UPDATE: Those Gold US Dollar Coins No One Wants? Here's a Brilliant New Use, Frequent Flier Miles!

Get me this paper weight now!


NPR - We recently reported on the the government's failed effort to persuade Americans to use dollar coins. But the coins have found at least one group of fans: Travel enthusiasts who buy thousands of dollar coins with credit cards that award frequent-flier miles for purchases. Once in possession of the coins — shipped to them by the government for free — they can deposit them into their bank accounts and pay off the credit card bills. The result: a free ticket to anywhere. "We've used them to go on trips around the world," says Jane Liaw, a 35-year-old public health researcher and science writer in San Francisco. Liaw says she and her husband, who use a variety of tricks for earning miles, are planning trips to Greece and Turkey, "all on miles and points." Liaw says she spends some of the coins at the local farmer's market and stores. The problem is that even if so-called "travel hackers" like Liaw put some of the coins in circulation, their purchases from the Mint contribute to a huge and growing buildup of one-dollar coins in Federal Reserve vaults....The mountain of coins is the unintended result of a 2005 act of Congress. The law requires that more and more coins be minted, despite a lack of demand by the public. (For more, see our story "$1 Billion That Nobody Wants.") The Mint's direct-ship program is aimed at getting the coins into everyday circulation. Officials there first noticed something amiss in summer 2008, when they saw that a small number of customers were repeatedly ordering large numbers of one dollar coins. The top 20 customers bought between $219,000 and $696,000 worth, says Mint spokesman Tom Jurkowsky. Another clue the hackers left was that dollar coins were arriving in banks still clad in their U.S. Mint packaging. "Do we feel a little bit violated? Yes, and that's why we aggressively sought measures to eliminate what we called an abuse," says Jurkowsky. Jurkowsky said the Mint sent letters to the top abusers and imposed a limit of 1,000 coins every ten days. "It's not illegal," he said, "But it's an abuse of the system. That's not what the system was set up to do. The system was set up to promote the use of dollar coins and we are simply trying to do the right thing here."

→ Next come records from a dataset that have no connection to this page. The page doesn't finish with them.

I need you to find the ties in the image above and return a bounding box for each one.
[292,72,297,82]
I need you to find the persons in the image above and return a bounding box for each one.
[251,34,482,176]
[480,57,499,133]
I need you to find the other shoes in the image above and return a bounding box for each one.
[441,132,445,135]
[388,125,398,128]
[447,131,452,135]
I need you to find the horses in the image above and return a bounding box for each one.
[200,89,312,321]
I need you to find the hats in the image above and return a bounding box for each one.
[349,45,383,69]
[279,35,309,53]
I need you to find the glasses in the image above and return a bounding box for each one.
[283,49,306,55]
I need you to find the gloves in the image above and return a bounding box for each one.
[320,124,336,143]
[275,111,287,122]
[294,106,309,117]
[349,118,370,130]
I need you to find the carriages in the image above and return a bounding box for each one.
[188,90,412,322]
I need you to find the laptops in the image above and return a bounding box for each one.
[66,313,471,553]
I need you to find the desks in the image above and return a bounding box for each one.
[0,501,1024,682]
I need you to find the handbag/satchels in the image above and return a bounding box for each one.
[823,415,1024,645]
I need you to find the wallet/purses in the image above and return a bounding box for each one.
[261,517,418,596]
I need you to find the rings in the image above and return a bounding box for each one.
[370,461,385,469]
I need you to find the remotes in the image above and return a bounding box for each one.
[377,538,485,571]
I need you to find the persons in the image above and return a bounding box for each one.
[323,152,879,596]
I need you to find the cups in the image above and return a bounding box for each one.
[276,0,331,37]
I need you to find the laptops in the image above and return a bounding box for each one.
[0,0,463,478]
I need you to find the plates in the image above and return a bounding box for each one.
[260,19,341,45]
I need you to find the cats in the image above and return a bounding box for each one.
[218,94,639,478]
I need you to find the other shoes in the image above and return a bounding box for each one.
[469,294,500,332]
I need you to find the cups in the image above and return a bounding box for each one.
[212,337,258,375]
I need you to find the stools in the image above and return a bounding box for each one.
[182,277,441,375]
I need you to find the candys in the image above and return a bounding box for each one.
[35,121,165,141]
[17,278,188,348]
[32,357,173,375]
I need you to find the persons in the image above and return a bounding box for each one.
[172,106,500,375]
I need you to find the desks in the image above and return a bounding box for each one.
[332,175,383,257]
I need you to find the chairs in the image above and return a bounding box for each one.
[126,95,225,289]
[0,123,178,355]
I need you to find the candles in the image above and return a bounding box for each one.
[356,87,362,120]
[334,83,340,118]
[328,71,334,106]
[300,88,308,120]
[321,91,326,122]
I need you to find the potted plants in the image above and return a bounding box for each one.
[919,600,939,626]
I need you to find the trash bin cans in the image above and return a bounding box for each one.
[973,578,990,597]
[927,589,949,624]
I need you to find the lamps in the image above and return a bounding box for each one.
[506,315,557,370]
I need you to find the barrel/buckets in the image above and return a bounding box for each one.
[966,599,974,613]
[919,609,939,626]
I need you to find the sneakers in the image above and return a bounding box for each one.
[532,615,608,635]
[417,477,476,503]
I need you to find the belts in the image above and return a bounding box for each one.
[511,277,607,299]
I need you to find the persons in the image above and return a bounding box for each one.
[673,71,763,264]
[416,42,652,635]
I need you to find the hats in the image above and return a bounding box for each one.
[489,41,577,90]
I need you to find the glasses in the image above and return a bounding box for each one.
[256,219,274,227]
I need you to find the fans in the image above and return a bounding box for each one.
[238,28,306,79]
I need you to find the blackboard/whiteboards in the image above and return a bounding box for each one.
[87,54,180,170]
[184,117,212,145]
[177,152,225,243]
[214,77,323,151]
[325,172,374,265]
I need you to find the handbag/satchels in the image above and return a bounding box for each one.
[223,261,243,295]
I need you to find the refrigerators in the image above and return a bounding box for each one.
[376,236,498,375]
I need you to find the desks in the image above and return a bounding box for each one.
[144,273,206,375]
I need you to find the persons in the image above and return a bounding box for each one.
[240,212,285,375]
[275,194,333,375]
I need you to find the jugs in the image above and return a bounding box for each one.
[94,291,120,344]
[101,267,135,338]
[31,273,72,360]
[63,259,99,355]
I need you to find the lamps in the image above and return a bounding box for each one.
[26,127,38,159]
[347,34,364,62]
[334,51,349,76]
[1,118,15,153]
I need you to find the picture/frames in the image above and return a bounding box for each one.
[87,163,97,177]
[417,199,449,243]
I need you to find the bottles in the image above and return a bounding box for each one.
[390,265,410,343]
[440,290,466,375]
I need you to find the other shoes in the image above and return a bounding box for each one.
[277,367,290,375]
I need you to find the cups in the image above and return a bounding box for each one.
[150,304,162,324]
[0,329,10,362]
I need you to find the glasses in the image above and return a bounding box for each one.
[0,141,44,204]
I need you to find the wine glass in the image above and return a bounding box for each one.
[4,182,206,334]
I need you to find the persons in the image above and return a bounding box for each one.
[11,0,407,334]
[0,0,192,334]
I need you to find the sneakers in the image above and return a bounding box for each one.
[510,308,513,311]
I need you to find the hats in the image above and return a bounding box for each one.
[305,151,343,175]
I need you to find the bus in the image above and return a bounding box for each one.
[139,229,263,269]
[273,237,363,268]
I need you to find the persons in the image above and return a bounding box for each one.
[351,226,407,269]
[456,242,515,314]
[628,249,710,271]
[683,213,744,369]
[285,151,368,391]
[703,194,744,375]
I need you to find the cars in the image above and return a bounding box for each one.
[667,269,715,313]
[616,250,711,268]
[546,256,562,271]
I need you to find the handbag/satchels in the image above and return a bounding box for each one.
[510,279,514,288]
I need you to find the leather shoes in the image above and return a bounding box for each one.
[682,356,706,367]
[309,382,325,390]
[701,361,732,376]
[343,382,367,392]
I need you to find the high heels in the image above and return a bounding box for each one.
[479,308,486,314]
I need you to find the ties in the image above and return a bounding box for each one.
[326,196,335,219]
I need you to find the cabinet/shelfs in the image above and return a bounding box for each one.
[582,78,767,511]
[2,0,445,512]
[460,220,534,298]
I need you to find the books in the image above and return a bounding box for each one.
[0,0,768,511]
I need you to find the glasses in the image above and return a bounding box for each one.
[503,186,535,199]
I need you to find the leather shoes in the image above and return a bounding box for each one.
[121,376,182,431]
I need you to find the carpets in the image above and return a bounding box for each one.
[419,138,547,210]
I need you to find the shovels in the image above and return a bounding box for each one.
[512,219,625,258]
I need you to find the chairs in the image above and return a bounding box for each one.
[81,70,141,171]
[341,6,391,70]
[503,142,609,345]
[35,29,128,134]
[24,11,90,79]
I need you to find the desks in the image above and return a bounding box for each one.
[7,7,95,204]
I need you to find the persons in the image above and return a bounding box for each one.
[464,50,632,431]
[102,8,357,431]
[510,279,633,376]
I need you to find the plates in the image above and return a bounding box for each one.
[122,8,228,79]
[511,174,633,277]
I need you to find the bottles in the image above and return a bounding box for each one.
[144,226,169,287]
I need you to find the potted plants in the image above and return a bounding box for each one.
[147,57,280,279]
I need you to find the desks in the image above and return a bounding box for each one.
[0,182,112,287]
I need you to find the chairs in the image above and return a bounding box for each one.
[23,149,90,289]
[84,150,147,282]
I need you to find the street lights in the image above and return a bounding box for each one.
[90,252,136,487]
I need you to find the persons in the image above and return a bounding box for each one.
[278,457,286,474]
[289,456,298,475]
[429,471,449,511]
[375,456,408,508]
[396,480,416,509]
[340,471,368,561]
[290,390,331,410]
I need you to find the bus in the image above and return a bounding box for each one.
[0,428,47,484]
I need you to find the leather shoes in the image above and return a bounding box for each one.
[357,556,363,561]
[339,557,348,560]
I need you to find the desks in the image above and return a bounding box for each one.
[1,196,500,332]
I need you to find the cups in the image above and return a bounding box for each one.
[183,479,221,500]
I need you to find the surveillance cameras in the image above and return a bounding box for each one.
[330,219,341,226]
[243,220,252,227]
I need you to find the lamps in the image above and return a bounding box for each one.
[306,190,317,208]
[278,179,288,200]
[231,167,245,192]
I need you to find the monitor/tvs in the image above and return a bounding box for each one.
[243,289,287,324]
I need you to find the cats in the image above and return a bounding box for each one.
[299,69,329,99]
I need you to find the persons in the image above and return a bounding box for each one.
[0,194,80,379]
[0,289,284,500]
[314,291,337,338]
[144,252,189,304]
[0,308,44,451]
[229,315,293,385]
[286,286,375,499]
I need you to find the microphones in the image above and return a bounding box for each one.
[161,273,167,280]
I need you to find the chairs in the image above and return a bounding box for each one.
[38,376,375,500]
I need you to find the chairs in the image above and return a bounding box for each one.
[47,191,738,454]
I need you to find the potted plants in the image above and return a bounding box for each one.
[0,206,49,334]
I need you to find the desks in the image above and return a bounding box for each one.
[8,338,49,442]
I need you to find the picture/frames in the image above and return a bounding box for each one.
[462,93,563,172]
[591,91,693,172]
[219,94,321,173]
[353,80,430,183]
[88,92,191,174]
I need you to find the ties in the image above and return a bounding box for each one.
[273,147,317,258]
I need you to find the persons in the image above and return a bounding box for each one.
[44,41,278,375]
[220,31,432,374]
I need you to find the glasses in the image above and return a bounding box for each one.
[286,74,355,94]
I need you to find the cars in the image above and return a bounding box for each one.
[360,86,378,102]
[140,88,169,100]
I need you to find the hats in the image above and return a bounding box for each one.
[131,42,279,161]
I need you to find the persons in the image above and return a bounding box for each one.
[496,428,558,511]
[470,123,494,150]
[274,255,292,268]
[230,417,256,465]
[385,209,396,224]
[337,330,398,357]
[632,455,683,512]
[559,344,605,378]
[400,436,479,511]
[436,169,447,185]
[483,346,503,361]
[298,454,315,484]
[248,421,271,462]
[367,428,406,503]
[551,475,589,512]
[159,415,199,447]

Is CW trying this tonight? YUP!  Just last week The Alt-Tab commented on the mockery of the US Government, spending millions on producing billions of dollars worth of unused gold coins...some how a light never clicked on for us that we could put that surplus to work for us...Well if passively making fun of people for their incompetence is fun, actively joining in on the scam has to be a blast.  

How do miles work anyway? To be completely honest I've never changed in my rewards miles, wouldn't even know what to do, I've always been boggled by them. How is it that I need like 500,000 rewards miles to travel 1,000 by air? Something doesn't add up, its funny money.  Shouldn't we just move to a system where 1 mile = 1 mile? Or is that too obvious.  I only ask because I'm wondering if that $1,000 per week figure is going to throw a cramp in my style, like am I going to be getting enough miles for a grand per week to fly wherever I want in a few months? Or is this just another pyramid scheme like the time I sent out $11 dollars to some guy who claimed I'd become rich in months and that he'd been on Oprah?